## STATED GOAL
Answer these questions from the calculus question below, putting each answer on its own line with the matching letter.
(a) Which two planes cut the band from the paraboloid z = x^2 + y^2?
(b) What vector field is given for the flux problem?
(c) What interval is given for phi in the sphere's parameterization?

Question

Suppose a > 0 is constant and consider the parameteric surface sigma given by r(phi, theta) = a sin(phi) cos(theta)i + a sin(phi) j + a cos(phi) k. 0 lessthanorequalto theta lessthanorequalto 2 pi, 0 lessthanorequalto phi lessthanorequalto pi. (a) Directly verify algebraically that r parameterizes the sphere x^2 + y^2 + z^2 = a^2, by substituting x = a sin(phi), y = a sin(phi) sin(theta), and z = a cos(phi) into the left-hand side of the equation. (b) Find r_phi, r_theta, r_phi times r_theta, and |r_phi times r_theta|. (c) Compute the surface area of the sphere doubleintegral_sigma l dS using change of variables. Find the surface area of the band sigma cut from the paraboloid z = x^2 + y^2 by the planes z = 2 and z = 6 by first finding a parameterization for the surface and then computing doubleintegral_sigma dS. Find the flux of the field F = x^2j - xzk across the surface cut by the parabolic cylinder y = x^2, -1 lessthanorequalto x lessthanorequalto 1, by the planes z = 0 and z = 2, Your normal vector should point in the direction indicated in the figure below.

(Stored dataset items)
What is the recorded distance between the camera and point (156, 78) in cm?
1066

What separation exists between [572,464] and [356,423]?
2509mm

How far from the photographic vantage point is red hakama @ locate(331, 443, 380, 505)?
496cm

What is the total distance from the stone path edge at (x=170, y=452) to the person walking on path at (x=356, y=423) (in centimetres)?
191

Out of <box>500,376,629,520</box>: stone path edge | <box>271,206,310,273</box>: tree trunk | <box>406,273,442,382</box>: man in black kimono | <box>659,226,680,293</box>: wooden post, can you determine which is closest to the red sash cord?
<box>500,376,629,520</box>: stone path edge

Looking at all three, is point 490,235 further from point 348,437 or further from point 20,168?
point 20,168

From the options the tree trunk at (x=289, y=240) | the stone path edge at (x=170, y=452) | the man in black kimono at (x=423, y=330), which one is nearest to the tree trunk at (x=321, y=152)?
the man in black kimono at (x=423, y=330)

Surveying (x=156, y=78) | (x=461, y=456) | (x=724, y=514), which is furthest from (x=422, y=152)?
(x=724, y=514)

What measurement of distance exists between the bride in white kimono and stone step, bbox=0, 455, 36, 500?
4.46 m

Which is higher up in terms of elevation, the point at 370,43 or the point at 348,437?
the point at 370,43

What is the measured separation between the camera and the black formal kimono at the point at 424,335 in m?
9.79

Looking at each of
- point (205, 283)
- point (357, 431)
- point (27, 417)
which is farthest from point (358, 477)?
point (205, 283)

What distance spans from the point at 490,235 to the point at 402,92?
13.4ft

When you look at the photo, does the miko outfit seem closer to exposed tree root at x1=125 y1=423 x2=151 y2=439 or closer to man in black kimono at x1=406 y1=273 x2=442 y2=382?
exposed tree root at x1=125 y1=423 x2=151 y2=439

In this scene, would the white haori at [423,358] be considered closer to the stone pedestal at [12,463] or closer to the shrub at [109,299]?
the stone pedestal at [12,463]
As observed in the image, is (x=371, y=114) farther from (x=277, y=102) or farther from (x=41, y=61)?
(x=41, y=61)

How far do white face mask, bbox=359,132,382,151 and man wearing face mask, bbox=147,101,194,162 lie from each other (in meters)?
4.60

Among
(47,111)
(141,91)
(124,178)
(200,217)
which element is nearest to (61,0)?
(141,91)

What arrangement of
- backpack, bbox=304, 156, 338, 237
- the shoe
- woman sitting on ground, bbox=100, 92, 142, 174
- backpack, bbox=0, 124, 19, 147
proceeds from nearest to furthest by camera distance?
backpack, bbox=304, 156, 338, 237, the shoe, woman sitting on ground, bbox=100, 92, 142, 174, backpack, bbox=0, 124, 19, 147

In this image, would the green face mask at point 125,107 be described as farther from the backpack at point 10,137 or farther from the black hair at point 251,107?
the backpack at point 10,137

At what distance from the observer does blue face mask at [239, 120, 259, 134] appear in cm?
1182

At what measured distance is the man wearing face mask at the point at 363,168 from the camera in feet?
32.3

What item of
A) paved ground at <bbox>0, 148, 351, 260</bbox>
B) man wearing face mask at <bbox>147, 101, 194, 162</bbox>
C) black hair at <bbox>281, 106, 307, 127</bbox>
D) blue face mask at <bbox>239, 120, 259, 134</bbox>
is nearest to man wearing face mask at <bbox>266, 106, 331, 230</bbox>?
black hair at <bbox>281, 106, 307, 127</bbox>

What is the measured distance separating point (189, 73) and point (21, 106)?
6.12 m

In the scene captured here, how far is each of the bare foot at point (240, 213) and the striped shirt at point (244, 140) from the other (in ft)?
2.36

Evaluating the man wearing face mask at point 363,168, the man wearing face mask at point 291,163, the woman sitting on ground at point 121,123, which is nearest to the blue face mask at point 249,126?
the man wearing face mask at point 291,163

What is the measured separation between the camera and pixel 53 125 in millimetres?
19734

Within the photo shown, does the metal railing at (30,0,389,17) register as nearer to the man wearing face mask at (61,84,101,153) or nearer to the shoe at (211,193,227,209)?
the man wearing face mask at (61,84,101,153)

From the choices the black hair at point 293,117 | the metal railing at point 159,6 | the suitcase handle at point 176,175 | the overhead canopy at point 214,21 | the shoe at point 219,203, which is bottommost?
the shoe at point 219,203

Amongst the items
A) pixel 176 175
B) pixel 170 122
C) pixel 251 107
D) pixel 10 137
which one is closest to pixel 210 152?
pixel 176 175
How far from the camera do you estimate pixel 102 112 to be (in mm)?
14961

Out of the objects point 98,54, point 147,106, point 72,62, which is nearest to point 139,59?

## COMPLETE RESPONSE
(a) The planes z = 2 and z = 6.
(b) F = x^2 j - xz k.
(c) 0 ≤ phi ≤ pi.